# Scratch the Upgrade for today



## Michael Morris (Sep 30, 2005)

I'm running into severe problems with PHP 5 and vbulletin, not to mention the setup on the tekswork.com server. Until I resolve these satisfactorily I will not be attempting to upgrade php on this server.


----------



## KingOfChaos (Sep 30, 2005)

Better safe than sorry.


----------



## Michael Morris (Oct 1, 2005)

I hear that.  I resolved the problems and may go ahead with the upgrade tomorrow. Right now I'm too tired to do it.


----------



## Truth Seeker (Oct 1, 2005)

Spoony Bard said:
			
		

> I hear that.  I resolved the problems and may go ahead with the upgrade tomorrow. Right now I'm too tired to do it.

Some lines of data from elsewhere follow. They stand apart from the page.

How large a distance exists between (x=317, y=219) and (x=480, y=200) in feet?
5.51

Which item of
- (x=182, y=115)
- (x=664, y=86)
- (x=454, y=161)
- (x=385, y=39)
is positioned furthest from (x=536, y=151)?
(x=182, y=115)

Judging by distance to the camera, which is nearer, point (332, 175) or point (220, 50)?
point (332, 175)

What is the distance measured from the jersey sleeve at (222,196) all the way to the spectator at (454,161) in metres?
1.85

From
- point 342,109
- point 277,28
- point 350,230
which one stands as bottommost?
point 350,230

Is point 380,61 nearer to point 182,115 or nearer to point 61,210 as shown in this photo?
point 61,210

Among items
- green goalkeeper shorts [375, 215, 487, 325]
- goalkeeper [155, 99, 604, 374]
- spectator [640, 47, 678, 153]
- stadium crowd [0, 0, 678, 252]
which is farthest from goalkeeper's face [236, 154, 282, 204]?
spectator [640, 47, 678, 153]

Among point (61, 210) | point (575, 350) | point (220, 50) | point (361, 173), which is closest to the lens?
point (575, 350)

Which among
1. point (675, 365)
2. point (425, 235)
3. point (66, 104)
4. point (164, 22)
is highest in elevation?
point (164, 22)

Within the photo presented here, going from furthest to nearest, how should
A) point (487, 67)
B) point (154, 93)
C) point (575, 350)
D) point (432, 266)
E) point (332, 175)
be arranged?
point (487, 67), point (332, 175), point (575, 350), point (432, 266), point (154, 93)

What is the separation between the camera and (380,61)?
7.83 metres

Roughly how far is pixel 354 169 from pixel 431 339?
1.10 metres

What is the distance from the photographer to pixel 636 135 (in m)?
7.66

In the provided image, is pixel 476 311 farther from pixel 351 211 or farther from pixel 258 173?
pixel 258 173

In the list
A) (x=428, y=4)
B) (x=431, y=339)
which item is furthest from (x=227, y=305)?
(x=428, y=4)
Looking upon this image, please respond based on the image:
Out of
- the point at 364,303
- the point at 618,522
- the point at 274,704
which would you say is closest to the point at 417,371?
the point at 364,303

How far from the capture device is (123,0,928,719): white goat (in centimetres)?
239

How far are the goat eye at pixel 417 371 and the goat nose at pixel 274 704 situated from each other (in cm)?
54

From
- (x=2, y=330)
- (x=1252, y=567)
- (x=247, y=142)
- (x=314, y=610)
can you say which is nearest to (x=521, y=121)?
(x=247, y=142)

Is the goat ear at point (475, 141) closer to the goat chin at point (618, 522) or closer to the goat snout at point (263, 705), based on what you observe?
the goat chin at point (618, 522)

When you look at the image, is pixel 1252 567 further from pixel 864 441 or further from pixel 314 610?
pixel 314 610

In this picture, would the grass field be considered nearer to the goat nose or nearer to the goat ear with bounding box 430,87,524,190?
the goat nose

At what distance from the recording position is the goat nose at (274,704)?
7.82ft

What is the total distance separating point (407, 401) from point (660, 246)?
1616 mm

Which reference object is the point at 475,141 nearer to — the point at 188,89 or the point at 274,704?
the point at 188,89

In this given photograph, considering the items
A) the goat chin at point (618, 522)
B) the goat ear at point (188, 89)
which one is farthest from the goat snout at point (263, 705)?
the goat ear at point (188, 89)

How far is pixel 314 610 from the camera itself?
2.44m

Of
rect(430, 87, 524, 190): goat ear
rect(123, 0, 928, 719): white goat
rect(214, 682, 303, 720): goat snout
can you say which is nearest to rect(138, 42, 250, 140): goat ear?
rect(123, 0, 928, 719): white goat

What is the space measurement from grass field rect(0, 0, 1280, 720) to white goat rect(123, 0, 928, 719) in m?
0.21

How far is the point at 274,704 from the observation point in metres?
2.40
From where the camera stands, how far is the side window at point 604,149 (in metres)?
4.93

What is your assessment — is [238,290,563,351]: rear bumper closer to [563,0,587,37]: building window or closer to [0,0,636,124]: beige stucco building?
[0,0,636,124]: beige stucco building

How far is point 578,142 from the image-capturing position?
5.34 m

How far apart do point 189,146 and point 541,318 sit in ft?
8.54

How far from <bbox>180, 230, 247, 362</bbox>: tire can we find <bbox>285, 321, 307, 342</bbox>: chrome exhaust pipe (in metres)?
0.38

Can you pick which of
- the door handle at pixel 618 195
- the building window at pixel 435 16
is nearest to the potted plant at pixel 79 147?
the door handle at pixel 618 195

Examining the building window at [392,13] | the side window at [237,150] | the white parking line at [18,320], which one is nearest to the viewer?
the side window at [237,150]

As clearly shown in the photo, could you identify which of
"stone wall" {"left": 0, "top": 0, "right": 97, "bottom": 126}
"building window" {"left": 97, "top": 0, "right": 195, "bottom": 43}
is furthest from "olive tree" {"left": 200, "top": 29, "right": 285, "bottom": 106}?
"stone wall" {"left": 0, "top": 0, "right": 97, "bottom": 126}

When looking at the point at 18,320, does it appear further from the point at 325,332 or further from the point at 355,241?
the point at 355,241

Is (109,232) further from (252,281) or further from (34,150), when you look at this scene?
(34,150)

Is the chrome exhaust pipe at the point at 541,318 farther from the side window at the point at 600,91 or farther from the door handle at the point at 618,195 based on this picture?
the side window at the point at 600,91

*Putting hebral tea, next to the gerbil*


----------



## Angel Tarragon (Oct 1, 2005)

Truth Seeker said:
			
		

> *Putting hebral tea, next to the gerbil*



Gerbil tea?


----------



## Jdvn1 (Oct 1, 2005)

Aren't Saturdays more off-days anyway? As in, the upgrade would affect fewer people?


----------



## Angel Tarragon (Oct 1, 2005)

Jdvn1 said:
			
		

> Aren't Saturdays more off-days anyway? As in, the upgrade would affect fewer people?



Pain in the neck for those with weekend and mad notes posting pbp games (I'm looking at you Rystil).


----------



## Jdvn1 (Oct 1, 2005)

Frukathka said:
			
		

> Pain in the neck for those with weekend and mad notes posting pbp games (I'm looking at you Rystil).



 Well, a) that's still fewer people affected by the lag and 2) it's only an hour or so.


----------



## Angel Tarragon (Oct 1, 2005)

Jdvn1 said:
			
		

> Well, a) that's still fewer people affected by the lag and 2) it's only an hour or so.



Oh, well, okay. Hee.


----------